▶ [Texto del ejercicio]
------

El hermoso amor de dieciséis años atrás estaba tornándose rápidamente en odio; la
confianza de antaño se estaba volviendo rencor. Cada uno se empeñaba en
reformar al otro; usaban argumentos, presión, palancas y amenazas para forzar al
otro a hacer su voluntad. Mientras se peleaban y fabricaban veneno en sus
incriminaciones y recriminaciones, se marchitaban, se arrugaban, se rebajaban. El
que antes había sido un gran caballero se tornó en un antagonista pendenciero; la
que antes había sido una hermosa dama se convirtió en una fiera. Dos personas
egoístas degeneraron hasta llegar a ser pigmeos arrugados. Sus cuñas habían
estado mucho tiempo en el árbol. Algún día él la conquistaría; algún día ella
ganaría, justificando su posición. Sí, mañana corregirían sus errores, vencerían su
orgullo, neutralizarían su egoísmo y sacarían la cuña, pero ésta ya estaba
incrustada fuertemente en la horcadura.

------

▶ [Consigna]
¿Concuerdan con el texto sobre la pareja las afirmaciones (a), (b) y (c)? Responda sí o no a cada una y cite literalmente las palabras del texto que lo deciden.
(a) La confianza de antes se estaba transformando en rencor.
(b) Cada uno aceptaba al otro tal como era.
(c) La cuña ya había sido sacada del árbol.
Los datos son un material independiente del texto.

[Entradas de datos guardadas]
------

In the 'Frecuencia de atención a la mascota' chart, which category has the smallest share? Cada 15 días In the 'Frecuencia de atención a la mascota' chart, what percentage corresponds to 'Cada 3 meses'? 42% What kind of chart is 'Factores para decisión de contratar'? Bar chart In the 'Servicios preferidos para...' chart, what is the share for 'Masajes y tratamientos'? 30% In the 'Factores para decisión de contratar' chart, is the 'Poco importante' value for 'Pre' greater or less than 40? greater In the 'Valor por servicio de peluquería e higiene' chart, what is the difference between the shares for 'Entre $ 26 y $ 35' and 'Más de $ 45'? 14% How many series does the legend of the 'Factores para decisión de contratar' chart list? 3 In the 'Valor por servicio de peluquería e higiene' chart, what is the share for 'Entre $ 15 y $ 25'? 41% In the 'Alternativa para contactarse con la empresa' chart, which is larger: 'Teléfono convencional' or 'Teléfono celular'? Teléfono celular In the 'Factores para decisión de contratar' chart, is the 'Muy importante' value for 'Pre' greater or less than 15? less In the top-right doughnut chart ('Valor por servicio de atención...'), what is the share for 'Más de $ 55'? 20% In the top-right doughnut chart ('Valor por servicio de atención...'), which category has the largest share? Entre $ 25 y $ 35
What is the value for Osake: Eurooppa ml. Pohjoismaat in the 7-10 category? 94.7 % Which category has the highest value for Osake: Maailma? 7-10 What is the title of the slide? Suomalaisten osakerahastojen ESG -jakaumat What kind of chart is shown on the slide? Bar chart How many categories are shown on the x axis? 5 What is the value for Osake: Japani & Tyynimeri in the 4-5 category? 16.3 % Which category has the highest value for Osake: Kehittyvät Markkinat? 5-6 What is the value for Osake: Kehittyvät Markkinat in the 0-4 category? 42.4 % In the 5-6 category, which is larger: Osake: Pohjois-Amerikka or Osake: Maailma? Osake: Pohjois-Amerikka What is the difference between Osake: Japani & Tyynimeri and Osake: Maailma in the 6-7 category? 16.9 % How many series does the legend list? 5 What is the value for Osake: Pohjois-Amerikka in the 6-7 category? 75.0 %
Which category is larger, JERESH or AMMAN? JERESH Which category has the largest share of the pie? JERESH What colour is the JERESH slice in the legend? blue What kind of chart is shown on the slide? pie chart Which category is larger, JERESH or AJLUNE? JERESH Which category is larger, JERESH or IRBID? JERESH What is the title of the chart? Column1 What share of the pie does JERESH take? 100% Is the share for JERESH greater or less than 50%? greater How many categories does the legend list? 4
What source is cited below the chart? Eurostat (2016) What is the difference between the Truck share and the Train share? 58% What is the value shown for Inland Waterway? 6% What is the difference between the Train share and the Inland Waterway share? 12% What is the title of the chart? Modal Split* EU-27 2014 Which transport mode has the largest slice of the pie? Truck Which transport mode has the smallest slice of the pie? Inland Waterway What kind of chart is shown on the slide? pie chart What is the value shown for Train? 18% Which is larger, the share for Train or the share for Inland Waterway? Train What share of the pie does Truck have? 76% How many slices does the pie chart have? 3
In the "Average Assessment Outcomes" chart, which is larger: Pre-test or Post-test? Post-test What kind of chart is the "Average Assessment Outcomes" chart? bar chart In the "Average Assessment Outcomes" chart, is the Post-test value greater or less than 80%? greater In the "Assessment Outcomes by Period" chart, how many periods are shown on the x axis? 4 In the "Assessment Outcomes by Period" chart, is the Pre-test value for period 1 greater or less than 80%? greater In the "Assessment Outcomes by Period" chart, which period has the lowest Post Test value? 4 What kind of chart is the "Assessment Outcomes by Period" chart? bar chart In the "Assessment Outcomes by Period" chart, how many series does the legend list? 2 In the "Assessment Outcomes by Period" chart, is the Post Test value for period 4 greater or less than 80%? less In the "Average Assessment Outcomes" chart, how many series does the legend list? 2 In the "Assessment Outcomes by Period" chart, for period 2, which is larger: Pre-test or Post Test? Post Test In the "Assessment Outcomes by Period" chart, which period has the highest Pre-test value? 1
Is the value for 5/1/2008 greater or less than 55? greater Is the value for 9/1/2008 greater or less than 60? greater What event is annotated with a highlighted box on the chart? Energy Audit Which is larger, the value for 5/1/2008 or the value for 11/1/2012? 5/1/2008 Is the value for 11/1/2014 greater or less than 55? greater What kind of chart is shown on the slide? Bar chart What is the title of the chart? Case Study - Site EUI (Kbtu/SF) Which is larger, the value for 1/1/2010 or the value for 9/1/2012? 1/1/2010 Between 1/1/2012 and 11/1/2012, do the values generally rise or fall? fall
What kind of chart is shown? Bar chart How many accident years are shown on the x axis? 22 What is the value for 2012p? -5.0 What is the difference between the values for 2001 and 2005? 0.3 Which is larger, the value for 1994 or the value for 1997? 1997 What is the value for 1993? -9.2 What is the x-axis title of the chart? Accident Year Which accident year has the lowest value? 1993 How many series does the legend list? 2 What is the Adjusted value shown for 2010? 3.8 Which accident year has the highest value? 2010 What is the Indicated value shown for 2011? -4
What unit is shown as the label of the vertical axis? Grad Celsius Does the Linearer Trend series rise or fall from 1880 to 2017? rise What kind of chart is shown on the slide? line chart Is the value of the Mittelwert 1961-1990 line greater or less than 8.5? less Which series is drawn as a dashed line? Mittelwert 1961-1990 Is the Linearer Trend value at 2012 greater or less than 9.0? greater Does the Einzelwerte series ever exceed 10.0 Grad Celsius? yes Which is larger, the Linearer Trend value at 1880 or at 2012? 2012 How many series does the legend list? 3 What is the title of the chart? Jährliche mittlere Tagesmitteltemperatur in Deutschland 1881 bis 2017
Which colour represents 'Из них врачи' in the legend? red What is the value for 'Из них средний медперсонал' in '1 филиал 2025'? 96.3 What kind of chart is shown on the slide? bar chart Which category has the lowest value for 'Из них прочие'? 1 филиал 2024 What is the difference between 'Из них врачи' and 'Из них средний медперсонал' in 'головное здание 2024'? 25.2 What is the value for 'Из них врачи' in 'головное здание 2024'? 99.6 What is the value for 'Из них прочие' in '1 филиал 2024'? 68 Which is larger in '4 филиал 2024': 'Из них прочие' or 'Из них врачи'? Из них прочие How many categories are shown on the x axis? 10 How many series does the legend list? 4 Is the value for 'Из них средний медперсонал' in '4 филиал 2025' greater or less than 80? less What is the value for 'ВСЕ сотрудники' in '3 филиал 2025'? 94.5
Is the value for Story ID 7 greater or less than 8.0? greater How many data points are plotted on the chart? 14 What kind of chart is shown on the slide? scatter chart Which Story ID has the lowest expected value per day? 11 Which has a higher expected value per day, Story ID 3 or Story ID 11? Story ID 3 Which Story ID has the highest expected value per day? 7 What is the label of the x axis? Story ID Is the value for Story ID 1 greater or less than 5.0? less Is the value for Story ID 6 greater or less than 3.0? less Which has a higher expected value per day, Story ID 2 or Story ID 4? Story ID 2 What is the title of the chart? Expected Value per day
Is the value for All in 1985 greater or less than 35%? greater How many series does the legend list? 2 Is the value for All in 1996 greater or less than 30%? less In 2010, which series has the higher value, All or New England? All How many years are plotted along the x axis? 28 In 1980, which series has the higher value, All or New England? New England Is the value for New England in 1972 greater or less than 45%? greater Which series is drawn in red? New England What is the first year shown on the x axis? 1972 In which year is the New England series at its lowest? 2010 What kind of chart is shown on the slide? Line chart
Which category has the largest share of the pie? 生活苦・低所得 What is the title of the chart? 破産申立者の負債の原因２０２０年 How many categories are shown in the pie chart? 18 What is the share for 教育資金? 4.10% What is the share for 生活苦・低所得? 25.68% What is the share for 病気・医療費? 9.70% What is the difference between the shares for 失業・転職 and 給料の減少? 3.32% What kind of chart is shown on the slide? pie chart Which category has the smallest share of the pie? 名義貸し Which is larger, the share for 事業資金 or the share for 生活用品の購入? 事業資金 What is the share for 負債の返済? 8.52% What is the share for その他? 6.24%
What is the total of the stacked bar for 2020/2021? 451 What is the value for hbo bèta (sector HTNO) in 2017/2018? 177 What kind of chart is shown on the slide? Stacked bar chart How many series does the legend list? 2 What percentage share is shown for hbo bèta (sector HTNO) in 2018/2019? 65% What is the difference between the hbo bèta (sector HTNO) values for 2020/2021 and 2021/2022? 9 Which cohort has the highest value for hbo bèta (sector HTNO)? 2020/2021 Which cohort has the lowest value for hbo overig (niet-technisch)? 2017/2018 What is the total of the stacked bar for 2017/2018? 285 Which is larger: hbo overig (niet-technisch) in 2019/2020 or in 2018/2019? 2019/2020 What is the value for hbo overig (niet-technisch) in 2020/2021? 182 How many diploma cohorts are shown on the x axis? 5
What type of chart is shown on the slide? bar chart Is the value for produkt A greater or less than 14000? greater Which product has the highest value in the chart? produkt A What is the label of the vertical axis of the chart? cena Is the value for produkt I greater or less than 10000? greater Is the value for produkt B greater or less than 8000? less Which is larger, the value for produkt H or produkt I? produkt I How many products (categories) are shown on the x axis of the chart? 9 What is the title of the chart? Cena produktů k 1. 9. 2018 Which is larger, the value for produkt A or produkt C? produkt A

------

▶ [Solución del ejercicio]
(a) Sí: «la confianza de antaño se estaba volviendo rencor».
(b) No: «Cada uno se empeñaba en reformar al otro».
(c) No: «pero ésta ya estaba incrustada fuertemente en la horcadura».